Voor de praktijk is noodzakelijk dat de Belastingdienst duidelijk beleid hanteert. Bedrijven en hun juridisch adviseurs willen immers kunnen voorspellen of het verstandig is te investeren in zo’n saneringsplan. De Belastingdienst is preferent schuldeiser en verdient dus een bijzondere positie ook als het gaat om een sanering onder de WHOA. De per 1 juli verschenen wijziging van de Leidraad Invordering 2008 zou meer inzicht in het WHOA-beleid van de Belastingdienst moeten geven.

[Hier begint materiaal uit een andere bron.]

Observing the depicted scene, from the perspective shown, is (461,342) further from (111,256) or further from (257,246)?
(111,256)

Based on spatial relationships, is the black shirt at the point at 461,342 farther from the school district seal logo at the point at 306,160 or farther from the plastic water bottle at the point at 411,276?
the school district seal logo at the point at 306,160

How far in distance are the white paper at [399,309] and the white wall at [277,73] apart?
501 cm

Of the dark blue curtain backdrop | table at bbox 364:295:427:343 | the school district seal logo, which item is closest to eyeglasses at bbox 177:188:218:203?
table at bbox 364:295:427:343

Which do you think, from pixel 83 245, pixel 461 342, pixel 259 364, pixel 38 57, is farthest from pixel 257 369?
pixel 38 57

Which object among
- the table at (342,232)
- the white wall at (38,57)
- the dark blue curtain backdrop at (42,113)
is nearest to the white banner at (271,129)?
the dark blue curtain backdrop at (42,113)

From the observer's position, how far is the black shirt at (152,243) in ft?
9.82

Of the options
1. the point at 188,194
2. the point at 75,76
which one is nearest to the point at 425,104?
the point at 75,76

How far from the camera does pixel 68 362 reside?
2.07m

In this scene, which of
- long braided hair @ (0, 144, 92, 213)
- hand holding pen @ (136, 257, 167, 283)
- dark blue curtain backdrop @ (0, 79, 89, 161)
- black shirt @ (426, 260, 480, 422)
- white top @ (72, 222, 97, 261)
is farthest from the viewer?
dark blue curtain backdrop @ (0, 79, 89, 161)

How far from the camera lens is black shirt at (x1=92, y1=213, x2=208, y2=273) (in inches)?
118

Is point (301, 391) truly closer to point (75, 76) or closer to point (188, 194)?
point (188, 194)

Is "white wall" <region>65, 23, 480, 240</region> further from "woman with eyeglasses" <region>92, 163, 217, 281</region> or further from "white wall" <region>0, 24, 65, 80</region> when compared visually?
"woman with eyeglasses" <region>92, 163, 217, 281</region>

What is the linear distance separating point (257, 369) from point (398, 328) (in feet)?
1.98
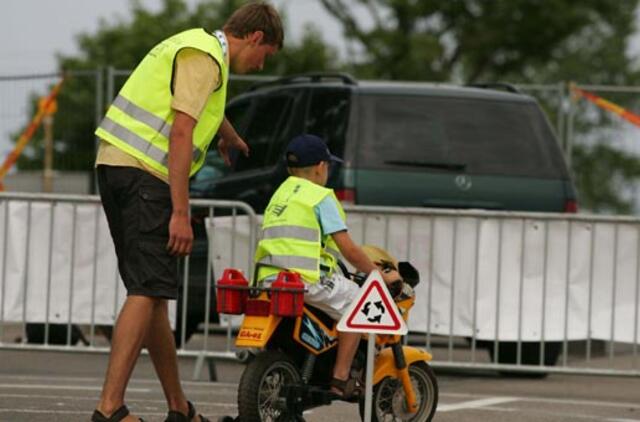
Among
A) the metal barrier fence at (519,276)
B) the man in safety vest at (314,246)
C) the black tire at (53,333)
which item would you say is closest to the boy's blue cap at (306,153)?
the man in safety vest at (314,246)

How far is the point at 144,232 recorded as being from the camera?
336 inches

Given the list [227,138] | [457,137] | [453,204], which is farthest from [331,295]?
[457,137]

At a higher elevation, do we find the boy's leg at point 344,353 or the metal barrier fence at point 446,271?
the metal barrier fence at point 446,271

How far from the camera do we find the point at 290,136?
14602 mm

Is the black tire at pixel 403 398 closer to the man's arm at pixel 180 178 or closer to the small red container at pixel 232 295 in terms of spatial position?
the small red container at pixel 232 295

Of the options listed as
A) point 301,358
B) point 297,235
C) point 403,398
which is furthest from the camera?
point 403,398

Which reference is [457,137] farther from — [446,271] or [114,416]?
[114,416]

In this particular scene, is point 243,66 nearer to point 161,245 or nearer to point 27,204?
point 161,245

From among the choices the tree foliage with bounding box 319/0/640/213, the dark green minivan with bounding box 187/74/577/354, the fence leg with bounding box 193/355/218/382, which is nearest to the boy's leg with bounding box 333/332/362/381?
the fence leg with bounding box 193/355/218/382

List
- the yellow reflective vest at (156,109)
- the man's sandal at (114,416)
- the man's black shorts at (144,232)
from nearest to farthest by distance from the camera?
1. the man's sandal at (114,416)
2. the man's black shorts at (144,232)
3. the yellow reflective vest at (156,109)

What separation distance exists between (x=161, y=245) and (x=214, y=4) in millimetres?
46195

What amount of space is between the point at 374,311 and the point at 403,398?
3.05 ft

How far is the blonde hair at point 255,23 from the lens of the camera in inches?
348

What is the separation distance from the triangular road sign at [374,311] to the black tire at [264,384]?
0.40 meters
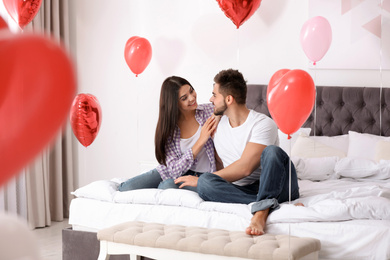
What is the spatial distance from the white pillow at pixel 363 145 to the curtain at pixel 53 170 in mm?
2450

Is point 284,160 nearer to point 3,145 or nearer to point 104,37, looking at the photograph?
point 3,145

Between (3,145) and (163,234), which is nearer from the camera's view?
(3,145)

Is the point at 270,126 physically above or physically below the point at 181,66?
below

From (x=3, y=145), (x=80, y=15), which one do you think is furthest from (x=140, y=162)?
(x=3, y=145)

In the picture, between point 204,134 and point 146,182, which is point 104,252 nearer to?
point 146,182

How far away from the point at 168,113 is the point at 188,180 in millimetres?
446

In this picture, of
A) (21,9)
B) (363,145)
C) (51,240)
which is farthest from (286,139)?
(21,9)

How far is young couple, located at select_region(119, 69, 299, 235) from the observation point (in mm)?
2877

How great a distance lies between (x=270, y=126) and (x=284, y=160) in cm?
29

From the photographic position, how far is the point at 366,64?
4.45m

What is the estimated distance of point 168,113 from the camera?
3.48 m

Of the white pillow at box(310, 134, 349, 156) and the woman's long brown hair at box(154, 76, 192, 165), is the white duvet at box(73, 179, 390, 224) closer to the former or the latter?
the woman's long brown hair at box(154, 76, 192, 165)

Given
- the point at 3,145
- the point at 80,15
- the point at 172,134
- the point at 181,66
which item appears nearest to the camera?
the point at 3,145

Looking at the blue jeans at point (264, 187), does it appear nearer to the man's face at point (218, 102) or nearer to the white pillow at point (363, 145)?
the man's face at point (218, 102)
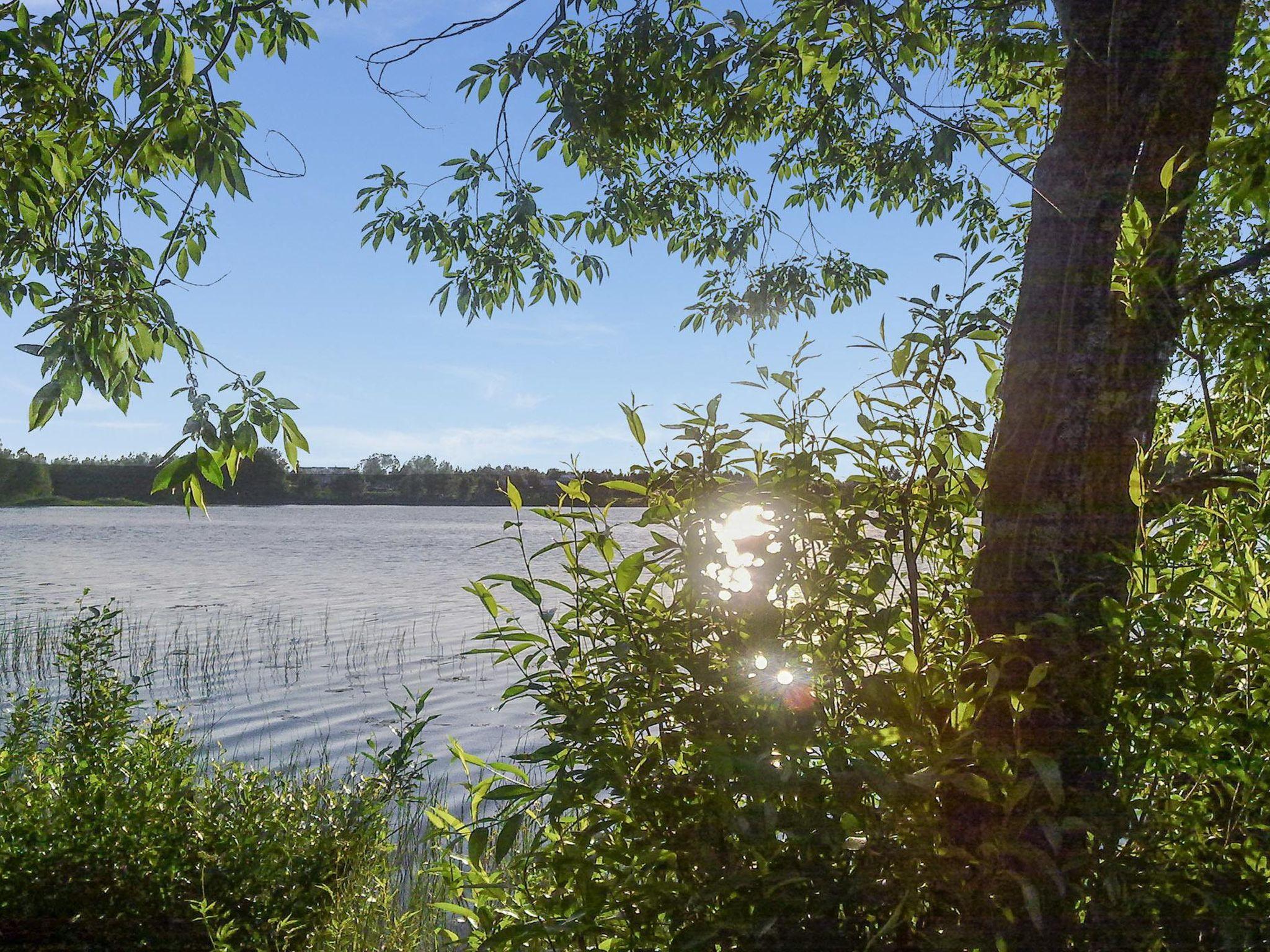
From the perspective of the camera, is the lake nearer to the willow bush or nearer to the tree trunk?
the willow bush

De indruk bestaat dat het beleid er niet duidelijker op is geworden. De oude regels waren wel helder. De Belastingdienst doet met zijn preferente vordering mee als alle schuldeisers meedoen en de Belastingdienst vanwege haar positie een dubbel percentage ontvangt. Nu staat in het gewijzigde beleid dat de Belastingdienst van dit uitgangspunt kan afwijken. Dat ‘kan’ dus voor het bedrijf positief, maar ook negatief zijn. Zo’n ‘kan’-bepaling werkt verder willekeur in de hand. Het is maar net tegen welke persoon van de Ontvanger je aan loopt.
Verder houdt de Belastingdienst in de gewijzigde Leidraad een flinke slag om de arm bij de uitleg dat de Belastingdienst met het WHOA- akkoord beter af moet zijn dan met een faillissement. Op het moment dat een saneringsvoorstel wordt gedaan is meestal niet duidelijk hoe hoog de belastingschuld precies is en waarop de Belastingdienst zich overigens kan verhalen. Denk daarbij aan het bodemvoorrecht. Op grond daarvan kan de Belastingdienst zich verhalen op activa, die formeel niet van de belastingplichtige is, maar wél van belang is voor de vraag of de Belastingdienst met een WHOA-akkoord beter af is dan ingeval van een officieel faillissement.
Ook de positie van de bestuurder blijft met het gewijzigde beleid vaag. Als de Belastingdienst van mening is dat sprake is van bestuurdersaansprakelijkheid zal de Belastingdienst op grond van de Leidraad Invordering in principe niet meewerken aan een WHOA-akkoord. Op dat moment staat evenwel niet vast dat sprake is van bestuurdersaansprakelijkheid. Daar beslist immers niet de Belastingdienst over, maar de rechter. Het kan dus zijn dat de Belastingdienst naar achteraf blijkt ten onrechte haar steun heeft onthouden aan een WHOA-akkoord.
Kortom, de wijzigingen in de Leidraad zijn per saldo boterzacht. Je hebt dus een goede juridisch adviseur nodig die samen met de accountant op basis van een goed verhaal de Belastingdienst meekrijgt.